*Work instruction*
Rewrite the page text below between "1.2.1.4. Hydroxymethylation in" and "far more challenging.", inclusive, switching every occurrence of "substrates" to "reactants".

*Page text*
To explore this catalyst further, chiral Sc(DS)3 catalyst has been investigated. The complex Sc(OTf)3•L-3 was found to be effective in asymmetric hydroxymethylation using aqueous formaldehyde solution in DME (1,2-dimethoxyethane)/H2O cosolvent condition [8,9]. Therefore, there was a possibility that Sc(DS)3 could form chiral complex with L-3 in water. First, the asymmetric ring opening of cis-stilbene oxide with aniline in water was investigated.

Chiral β-amino alcohol units can be found in many biologically active compounds and chiral auxiliaries/ligands used in asymmetric reactions [10]. Catalytic enantioselective synthesis of these chiral building blocks mainly relies on the asymmetric ring opening of meso-epoxides. Indeed, several examples using a chiral catalyst (typically a chiral Lewis acid) are reported in literature [11]; however, all these reactions proceeded in organic solvents. It is probable that epoxides are readily decomposed under acidic conditions in water.

Using 1 mol % of Sc(DS)3 and 1.2 mol % of L-3 in water, the reaction proceeded smoothly in high yield with high enantioselectivity (Scheme 1.8). It is noted that the ring-opening reaction proceeded smoothly in water, and that no diol formation was observed. This is to date the first example of an asymmetric epoxide ring opening in water as a sole solvent [12,13].

Moreover, catalytic asymmetric ring-opening reactions of meso-epoxides with indoles, alcohols, and thiols proceed smoothly in the presence of catalytic amounts of Sc(DS)3 and chiral bipyridine ligand L-3 in water to afford β-amino alcohols in high yields with high enantioselectivities (Schemes 1.9 and 1.10) [14,15]. These results suggest that an excellent asymmetric environment is created in water.

1.2.1.4. Hydroxymethylation in Water

Several asymmetric organic reactions have been achieved in water without any organic cosolvents. These reactions proceeded smoothly by creating hydrophobic areas in water to stabilize and concentrate organic substrates or by suppressing the undesired pathway in the reaction mechanism by water. One of the key factors for these successes is hydrophobicity of substrates. Therefore, asymmetric reactions in water with hydrophilic substrates are far more challenging.

An aqueous formaldehyde solution, or formalin, is one of the most important C1 electrophiles as well as a representative of hydrophilic substrates. Asymmetric hydroxymethylation using an aqueous formaldehyde solution has been investigated in water-organic cosolvent systems [16,17], Since the hydrophobicity of a substrate is an important factor, it is assumed that hydrophilic substrates are very difficult to handle in water.

*Dataset content*
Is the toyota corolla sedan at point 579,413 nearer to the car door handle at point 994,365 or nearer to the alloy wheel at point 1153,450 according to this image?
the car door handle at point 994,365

*Task response*
1.2.1.4. Hydroxymethylation in Water

Several asymmetric organic reactions have been achieved in water without any organic cosolvents. These reactions proceeded smoothly by creating hydrophobic areas in water to stabilize and concentrate organic reactants or by suppressing the undesired pathway in the reaction mechanism by water. One of the key factors for these successes is hydrophobicity of reactants. Therefore, asymmetric reactions in water with hydrophilic reactants are far more challenging.